The online class works more easily into residents’ schedules and allows them to interact in discussions and consult medical experts.
Illustrated by Morgan La Casse
Image by Morgan La Casse
Illustrated by Morgan La Casse

The University of Minnesota’s anesthesiology department released a new collaborative online course on quality and safety for their residents in summer 2019, and improved the class for the fall after gaining student input.

The course, called Quality Improvement and Safety, aims to train anesthesiologists and to develop physician leaders. Before the course was created, residents completed several different modules and struggled to fit an in-person lecture into their busy schedules.

This updated curriculum allows residents to interact in discussions with each other and consult with a variety of University medical experts any time through online chats.

There was no formal standard resident education on quality about three years ago, said Joyce Wahr, a professor in the Department of Anesthesiology and one of the medical experts for the course.

What is offered in medical school is not standardized across the country. Students arrive with different knowledge bases, Wahr said.

However, the Accreditation Council for Graduate Medical Education requires quality and safety training like the course.

“ACGME clearly wants residents to know how to do quality improvement, but by that vague statement,” Wahr said. “We’d just put a check in the box.”

The council does not specify how to achieve that, Wahr said. The course does more than just meet the council’s requirements.

“This is our chance … really graduating residents that when they leave here, they really know how to walk into a private practice,” she said, “[And can] recognize areas that could be improved.”

[Data items]
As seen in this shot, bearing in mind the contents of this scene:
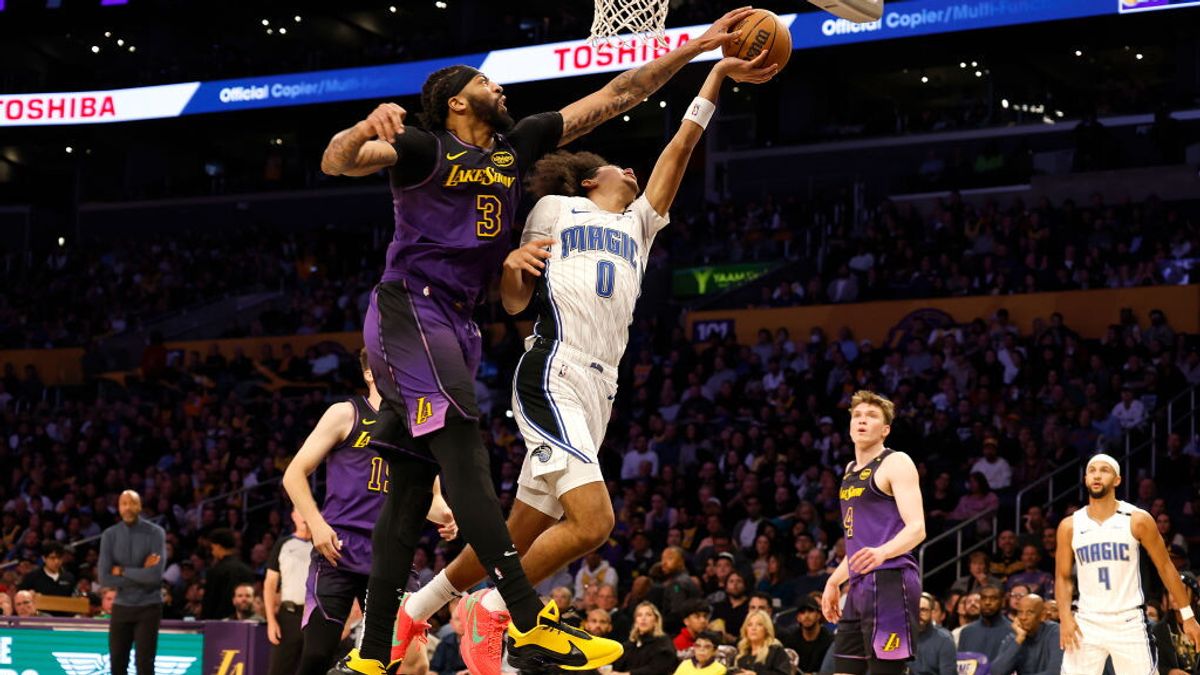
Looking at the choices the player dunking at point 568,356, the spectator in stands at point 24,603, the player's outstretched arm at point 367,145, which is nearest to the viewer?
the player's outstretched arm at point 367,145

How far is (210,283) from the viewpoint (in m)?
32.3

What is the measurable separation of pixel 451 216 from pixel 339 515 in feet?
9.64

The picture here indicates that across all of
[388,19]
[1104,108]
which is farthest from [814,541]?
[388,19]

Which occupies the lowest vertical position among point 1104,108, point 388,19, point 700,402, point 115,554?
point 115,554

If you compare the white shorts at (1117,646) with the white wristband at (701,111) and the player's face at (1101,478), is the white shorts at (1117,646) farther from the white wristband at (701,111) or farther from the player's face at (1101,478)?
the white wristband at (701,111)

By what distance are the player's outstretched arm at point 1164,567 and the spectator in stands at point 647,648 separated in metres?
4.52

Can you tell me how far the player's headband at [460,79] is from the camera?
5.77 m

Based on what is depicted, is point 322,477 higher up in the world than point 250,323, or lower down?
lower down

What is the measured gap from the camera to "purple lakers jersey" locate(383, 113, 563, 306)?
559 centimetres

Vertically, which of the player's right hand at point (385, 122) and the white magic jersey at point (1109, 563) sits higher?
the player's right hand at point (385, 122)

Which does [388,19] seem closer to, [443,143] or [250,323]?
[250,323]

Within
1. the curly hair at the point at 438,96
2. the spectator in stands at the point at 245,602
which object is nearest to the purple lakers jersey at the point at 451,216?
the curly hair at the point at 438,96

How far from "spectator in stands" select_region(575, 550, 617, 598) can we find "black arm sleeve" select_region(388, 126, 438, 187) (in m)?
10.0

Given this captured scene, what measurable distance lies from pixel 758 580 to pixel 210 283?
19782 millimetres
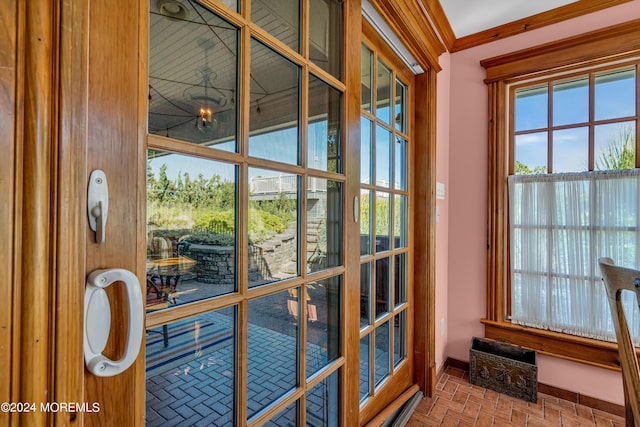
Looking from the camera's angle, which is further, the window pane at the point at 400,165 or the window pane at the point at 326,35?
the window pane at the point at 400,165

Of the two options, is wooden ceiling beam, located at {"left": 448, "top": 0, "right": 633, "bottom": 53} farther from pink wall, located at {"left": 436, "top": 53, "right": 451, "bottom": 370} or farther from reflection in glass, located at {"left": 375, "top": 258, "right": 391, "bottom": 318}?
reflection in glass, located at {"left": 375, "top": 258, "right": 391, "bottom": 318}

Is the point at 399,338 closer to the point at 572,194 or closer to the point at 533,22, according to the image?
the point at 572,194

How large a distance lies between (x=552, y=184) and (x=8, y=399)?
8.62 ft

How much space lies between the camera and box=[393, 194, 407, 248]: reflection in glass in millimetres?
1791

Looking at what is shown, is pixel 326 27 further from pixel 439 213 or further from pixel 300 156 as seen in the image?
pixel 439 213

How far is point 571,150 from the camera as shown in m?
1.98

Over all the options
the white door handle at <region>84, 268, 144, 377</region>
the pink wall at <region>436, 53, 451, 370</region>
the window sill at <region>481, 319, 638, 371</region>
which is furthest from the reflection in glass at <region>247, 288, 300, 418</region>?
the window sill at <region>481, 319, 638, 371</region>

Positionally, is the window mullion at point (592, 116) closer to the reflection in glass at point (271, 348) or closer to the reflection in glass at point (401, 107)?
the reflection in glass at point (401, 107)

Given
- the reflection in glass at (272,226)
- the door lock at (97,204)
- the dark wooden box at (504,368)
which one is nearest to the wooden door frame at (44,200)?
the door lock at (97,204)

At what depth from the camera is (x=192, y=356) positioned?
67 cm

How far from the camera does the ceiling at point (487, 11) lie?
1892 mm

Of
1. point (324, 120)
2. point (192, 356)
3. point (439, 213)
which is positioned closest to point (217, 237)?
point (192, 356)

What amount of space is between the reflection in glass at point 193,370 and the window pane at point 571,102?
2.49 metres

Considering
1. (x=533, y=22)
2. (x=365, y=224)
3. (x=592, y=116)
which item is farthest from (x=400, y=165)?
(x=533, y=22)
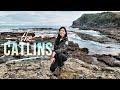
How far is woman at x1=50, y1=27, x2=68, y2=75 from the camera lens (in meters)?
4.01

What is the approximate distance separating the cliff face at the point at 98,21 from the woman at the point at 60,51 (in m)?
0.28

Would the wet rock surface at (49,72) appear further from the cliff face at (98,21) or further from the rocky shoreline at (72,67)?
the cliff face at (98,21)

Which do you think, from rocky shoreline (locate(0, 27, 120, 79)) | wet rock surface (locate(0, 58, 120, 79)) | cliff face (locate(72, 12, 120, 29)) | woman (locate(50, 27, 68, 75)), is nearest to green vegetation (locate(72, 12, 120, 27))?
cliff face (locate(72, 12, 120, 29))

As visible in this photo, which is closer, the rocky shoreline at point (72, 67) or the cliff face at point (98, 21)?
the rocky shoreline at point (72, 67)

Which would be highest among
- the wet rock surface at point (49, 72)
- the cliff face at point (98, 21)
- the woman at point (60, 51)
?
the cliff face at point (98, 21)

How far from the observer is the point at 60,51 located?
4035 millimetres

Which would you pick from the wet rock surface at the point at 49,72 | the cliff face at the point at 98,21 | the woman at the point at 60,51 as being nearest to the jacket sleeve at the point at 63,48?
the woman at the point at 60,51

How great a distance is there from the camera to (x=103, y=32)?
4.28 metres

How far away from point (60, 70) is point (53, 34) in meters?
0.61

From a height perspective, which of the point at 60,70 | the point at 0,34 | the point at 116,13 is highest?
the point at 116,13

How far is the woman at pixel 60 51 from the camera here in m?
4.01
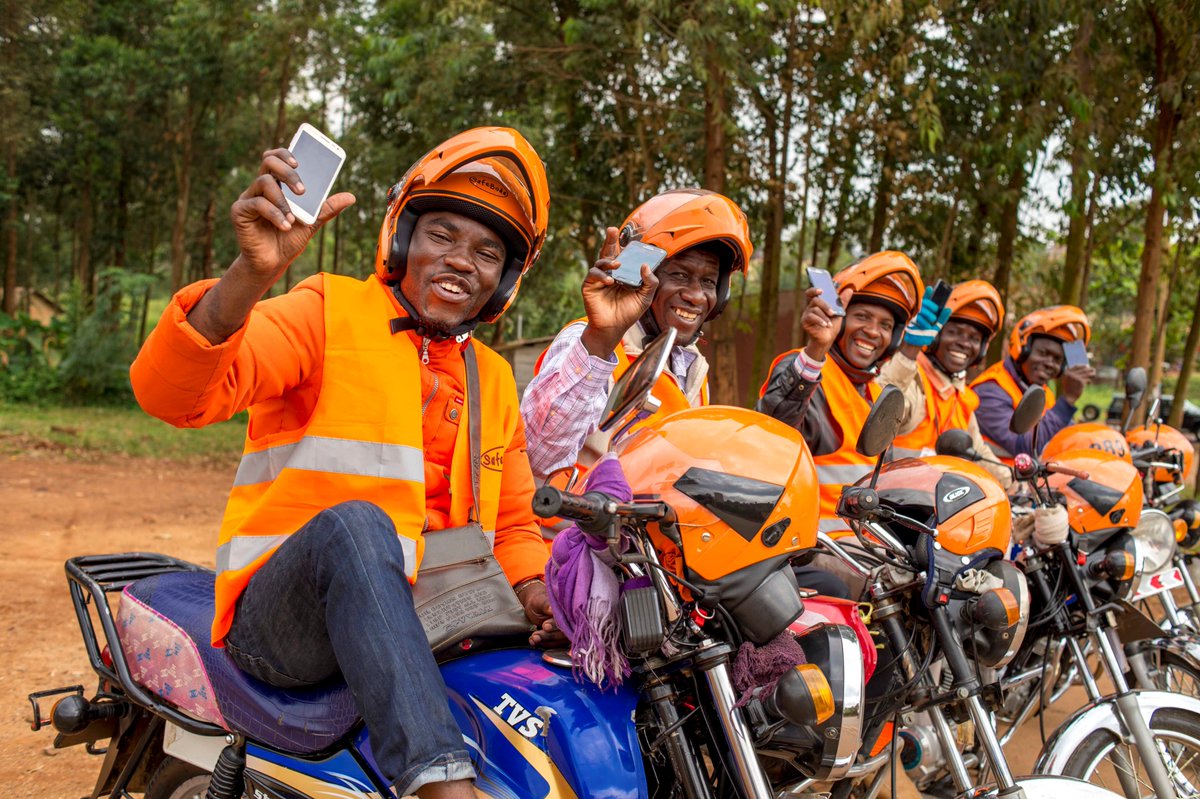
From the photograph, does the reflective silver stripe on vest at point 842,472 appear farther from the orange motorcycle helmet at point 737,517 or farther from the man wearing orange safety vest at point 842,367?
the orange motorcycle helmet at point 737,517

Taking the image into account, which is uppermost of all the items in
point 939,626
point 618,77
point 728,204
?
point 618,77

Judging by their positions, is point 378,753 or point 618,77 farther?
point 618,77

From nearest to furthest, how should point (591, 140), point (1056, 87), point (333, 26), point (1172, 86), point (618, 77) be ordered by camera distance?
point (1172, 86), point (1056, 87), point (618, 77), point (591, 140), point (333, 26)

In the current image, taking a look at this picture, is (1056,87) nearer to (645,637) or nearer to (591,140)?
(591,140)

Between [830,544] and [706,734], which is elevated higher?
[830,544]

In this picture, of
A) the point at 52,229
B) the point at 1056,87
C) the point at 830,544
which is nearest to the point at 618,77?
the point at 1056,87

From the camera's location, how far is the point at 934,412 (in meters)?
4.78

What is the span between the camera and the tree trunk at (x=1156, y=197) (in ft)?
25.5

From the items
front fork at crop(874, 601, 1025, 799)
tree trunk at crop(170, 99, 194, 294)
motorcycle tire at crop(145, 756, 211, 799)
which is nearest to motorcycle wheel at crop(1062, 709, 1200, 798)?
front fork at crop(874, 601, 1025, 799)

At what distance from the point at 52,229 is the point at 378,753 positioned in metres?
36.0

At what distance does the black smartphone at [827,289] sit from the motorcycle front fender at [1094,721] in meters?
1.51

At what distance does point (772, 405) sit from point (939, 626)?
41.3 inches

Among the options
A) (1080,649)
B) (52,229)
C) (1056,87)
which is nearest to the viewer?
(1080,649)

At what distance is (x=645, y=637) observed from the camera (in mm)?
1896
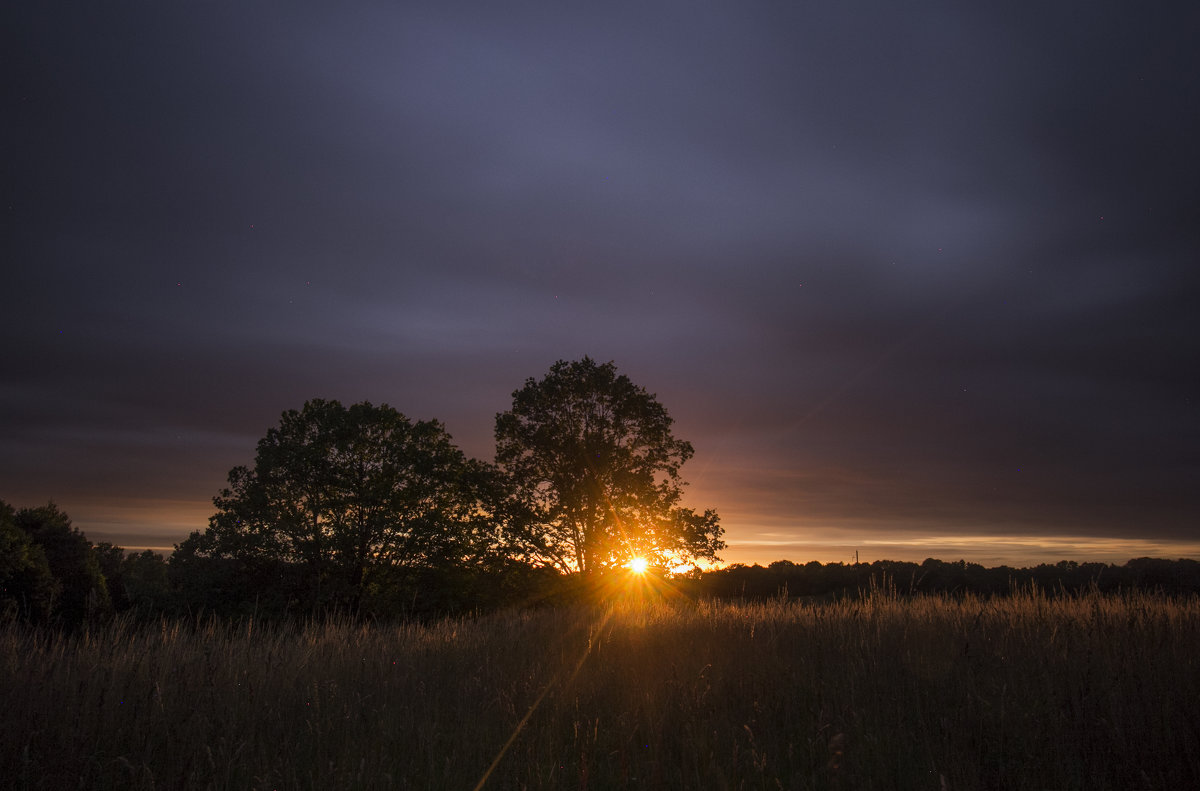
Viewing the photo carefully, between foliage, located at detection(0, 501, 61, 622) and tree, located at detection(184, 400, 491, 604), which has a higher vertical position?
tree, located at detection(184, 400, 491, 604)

→ **Exercise tasks**:
**a)** According to the article on the anesthesiology course, what two aims does the Quality Improvement and Safety course have?
**b)** Summarize the article on the anesthesiology course in two sentences.
**c)** Supply what follows the last sentence of the article on the University of Minnesota anesthesiology course.
The listing comes from a separate source.

→ **Answers below**:
**a)** To train anesthesiologists and to develop physician leaders.

**b)** The University of Minnesota's anesthesiology department released a collaborative online course on quality and safety for its residents in summer 2019 and improved it for the fall after gaining student input. The course fits more easily into residents' schedules and lets them discuss the material with each other and consult University medical experts through online chats, and according to Joyce Wahr it does more than meet the Accreditation Council for Graduate Medical Education's requirements.

**c)**
This course offers students a typical online course experience. After the summer run, residents gave feedback to the department to amend the course for the fall. 

The flipped-classroom style allows them to interact with the material and each other in various weekly discussions online instead of in a classroom, Wahr said. 

It was requested that anesthesiology residents receive a structured quality assurance course where they can actively participate in quality assurance activities, said Joss Thomas in an email to the Minnesota Daily. Thomas is the course instructor and vice chair of education in the Department of Anesthesiology.

The department’s goal is to train anesthesiologists, but also to develop physician leaders who can lead quality assurance initiatives in the workplace, he said in the email.

The course is required for anesthesiology residents and is tricky to fit in with the rest of the clinical learning demands of the program, Thomas said in the email.

“The reality is that residency is an extremely demanding period of training and requires a dedicated and disciplined mindset to become an outstanding anesthesiologist,” he said in the email.

Karyn Baum, creator of the original course and a professor of medicine at the University, said the department specifically made the course online to tailor to residents’ busy schedules.

“You have to think about how you can help them learn when they may all be on these very different schedules,” she said. “They can do it when they have time, when they’re not attending to patient-care.”

This was the first time the department took what was a formal two-credit class and put it online, Baum said. 

“One of the challenges that we’re all facing right now as physicians is how to make sure that we all understand as part of our role that it’s our job to do two things at once,” she said. “It’s our job to improve the health of our patients. It’s also our job to improve the health of our care systems.”

Through this course, faculty in the Department of Anesthesiology said they hope to do just that.

“If we’re not teaching our residents how to do [quality improvement], they’re going to get out there and have absolutely no opportunities to improve healthcare and move things along,” Wahr said. 

The in-person lecture class was not teaching this as effectively, she said.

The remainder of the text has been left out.